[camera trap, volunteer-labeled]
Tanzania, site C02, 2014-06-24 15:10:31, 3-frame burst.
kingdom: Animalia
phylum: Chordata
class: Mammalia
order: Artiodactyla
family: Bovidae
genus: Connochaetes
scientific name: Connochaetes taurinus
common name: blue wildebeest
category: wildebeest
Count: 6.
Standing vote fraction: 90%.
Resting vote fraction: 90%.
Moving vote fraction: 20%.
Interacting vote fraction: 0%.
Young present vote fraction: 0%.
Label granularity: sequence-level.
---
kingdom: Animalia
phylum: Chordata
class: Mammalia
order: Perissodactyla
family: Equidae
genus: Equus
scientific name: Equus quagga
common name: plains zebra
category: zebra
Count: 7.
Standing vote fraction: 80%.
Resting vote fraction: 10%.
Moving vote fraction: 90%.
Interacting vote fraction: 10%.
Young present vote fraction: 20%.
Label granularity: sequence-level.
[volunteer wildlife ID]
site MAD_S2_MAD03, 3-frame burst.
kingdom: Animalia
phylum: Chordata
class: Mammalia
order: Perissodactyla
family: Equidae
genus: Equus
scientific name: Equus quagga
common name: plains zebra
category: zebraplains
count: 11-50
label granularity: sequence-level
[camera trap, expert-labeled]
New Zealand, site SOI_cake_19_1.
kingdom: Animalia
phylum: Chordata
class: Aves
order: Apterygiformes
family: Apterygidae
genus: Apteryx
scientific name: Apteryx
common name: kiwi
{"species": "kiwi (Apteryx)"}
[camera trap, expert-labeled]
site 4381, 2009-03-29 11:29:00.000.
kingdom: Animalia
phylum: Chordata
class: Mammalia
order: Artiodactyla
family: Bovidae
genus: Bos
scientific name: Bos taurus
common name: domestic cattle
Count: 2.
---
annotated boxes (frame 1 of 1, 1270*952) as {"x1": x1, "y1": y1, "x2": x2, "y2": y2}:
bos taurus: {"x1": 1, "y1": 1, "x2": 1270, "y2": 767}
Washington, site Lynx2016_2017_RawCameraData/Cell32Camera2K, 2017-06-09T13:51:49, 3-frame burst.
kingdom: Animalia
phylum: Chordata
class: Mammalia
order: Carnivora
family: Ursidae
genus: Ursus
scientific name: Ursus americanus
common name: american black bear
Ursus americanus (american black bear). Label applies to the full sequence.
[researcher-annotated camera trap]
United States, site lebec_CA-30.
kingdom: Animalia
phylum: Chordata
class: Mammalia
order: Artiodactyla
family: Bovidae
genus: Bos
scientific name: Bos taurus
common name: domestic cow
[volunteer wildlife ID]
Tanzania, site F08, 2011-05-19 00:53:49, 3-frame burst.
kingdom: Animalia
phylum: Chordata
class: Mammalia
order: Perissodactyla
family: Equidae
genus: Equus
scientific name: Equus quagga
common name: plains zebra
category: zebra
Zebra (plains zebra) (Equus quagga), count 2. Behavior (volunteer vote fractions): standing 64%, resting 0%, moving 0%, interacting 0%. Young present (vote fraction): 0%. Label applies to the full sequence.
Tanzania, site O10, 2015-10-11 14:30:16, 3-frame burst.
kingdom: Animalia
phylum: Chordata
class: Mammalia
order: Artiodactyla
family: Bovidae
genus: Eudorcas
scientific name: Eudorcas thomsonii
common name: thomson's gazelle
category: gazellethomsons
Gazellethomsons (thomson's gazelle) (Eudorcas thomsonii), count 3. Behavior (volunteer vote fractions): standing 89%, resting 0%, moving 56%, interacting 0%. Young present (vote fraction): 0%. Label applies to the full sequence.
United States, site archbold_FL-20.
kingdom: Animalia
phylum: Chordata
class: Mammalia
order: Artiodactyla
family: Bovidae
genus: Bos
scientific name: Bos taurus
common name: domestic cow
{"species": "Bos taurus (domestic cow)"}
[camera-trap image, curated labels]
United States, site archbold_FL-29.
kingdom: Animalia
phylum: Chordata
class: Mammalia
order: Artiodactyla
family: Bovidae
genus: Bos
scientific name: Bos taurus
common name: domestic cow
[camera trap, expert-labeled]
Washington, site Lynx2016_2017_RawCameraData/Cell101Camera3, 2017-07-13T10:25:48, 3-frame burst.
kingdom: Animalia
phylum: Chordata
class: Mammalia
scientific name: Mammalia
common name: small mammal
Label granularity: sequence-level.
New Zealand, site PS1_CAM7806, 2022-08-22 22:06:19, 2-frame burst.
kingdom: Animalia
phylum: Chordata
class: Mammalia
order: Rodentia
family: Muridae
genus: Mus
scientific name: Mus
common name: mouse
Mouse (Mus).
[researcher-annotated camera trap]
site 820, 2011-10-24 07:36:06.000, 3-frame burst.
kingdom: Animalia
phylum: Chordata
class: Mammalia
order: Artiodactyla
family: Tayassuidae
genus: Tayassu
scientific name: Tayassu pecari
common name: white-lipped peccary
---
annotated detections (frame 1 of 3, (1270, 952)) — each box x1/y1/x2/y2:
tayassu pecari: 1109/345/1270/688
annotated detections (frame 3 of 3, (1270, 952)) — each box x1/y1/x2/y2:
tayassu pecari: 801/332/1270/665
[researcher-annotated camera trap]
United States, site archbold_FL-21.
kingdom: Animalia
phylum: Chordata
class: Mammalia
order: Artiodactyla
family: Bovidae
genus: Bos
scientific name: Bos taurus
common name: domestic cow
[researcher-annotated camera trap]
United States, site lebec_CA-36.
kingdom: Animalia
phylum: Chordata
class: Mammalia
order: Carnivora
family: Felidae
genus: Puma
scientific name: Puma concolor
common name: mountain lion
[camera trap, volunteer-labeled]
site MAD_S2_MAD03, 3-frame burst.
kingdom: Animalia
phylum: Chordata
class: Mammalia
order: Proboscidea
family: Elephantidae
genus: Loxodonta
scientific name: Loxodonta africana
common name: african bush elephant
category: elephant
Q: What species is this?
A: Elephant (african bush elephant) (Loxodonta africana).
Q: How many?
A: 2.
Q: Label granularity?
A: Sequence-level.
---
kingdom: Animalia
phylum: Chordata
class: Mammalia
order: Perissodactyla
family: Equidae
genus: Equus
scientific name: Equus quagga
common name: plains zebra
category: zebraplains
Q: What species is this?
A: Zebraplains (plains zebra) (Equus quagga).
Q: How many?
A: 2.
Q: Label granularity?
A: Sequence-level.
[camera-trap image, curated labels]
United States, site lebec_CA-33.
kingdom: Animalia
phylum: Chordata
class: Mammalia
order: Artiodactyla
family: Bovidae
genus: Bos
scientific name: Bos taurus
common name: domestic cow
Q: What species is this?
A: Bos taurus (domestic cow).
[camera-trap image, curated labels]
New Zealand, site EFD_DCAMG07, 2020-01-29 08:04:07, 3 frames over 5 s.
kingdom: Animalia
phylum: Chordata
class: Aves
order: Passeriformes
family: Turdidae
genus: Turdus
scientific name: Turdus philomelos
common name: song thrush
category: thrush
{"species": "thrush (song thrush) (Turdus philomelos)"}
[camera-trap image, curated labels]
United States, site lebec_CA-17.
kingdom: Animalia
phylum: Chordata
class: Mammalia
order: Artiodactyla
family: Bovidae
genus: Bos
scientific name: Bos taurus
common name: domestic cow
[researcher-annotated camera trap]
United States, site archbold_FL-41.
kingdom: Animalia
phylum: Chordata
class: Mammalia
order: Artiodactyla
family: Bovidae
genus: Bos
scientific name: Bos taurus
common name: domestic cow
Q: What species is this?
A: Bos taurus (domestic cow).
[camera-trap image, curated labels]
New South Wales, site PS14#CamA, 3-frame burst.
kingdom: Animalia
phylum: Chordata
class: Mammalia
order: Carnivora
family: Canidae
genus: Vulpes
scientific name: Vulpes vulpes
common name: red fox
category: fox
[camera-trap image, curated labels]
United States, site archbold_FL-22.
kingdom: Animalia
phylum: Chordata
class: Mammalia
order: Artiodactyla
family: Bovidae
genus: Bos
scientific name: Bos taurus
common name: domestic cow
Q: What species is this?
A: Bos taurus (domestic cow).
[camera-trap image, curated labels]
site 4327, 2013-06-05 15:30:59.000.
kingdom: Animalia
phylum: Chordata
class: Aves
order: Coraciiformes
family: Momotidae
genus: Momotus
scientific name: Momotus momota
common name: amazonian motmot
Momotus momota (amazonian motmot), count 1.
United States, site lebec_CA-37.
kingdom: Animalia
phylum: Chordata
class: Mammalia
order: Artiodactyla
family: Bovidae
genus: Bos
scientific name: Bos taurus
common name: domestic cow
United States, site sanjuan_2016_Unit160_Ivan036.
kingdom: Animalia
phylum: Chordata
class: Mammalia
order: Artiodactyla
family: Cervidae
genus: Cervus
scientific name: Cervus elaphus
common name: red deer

» BRIEF: What do the lines of the material read, from the first through the line with "genus: Apteryx"? Transcribe them exactly and stop there.

» PROBLEM SOLUTION:
[camera trap, volunteer-labeled]
Tanzania, site C02, 2014-06-24 15:10:31, 3-frame burst.
kingdom: Animalia
phylum: Chordata
class: Mammalia
order: Artiodactyla
family: Bovidae
genus: Connochaetes
scientific name: Connochaetes taurinus
common name: blue wildebeest
category: wildebeest
Count: 6.
Standing vote fraction: 90%.
Resting vote fraction: 90%.
Moving vote fraction: 20%.
Interacting vote fraction: 0%.
Young present vote fraction: 0%.
Label granularity: sequence-level.
---
kingdom: Animalia
phylum: Chordata
class: Mammalia
order: Perissodactyla
family: Equidae
genus: Equus
scientific name: Equus quagga
common name: plains zebra
category: zebra
Count: 7.
Standing vote fraction: 80%.
Resting vote fraction: 10%.
Moving vote fraction: 90%.
Interacting vote fraction: 10%.
Young present vote fraction: 20%.
Label granularity: sequence-level.
[volunteer wildlife ID]
site MAD_S2_MAD03, 3-frame burst.
kingdom: Animalia
phylum: Chordata
class: Mammalia
order: Perissodactyla
family: Equidae
genus: Equus
scientific name: Equus quagga
common name: plains zebra
category: zebraplains
count: 11-50
label granularity: sequence-level
[camera trap, expert-labeled]
New Zealand, site SOI_cake_19_1.
kingdom: Animalia
phylum: Chordata
class: Aves
order: Apterygiformes
family: Apterygidae
genus: Apteryx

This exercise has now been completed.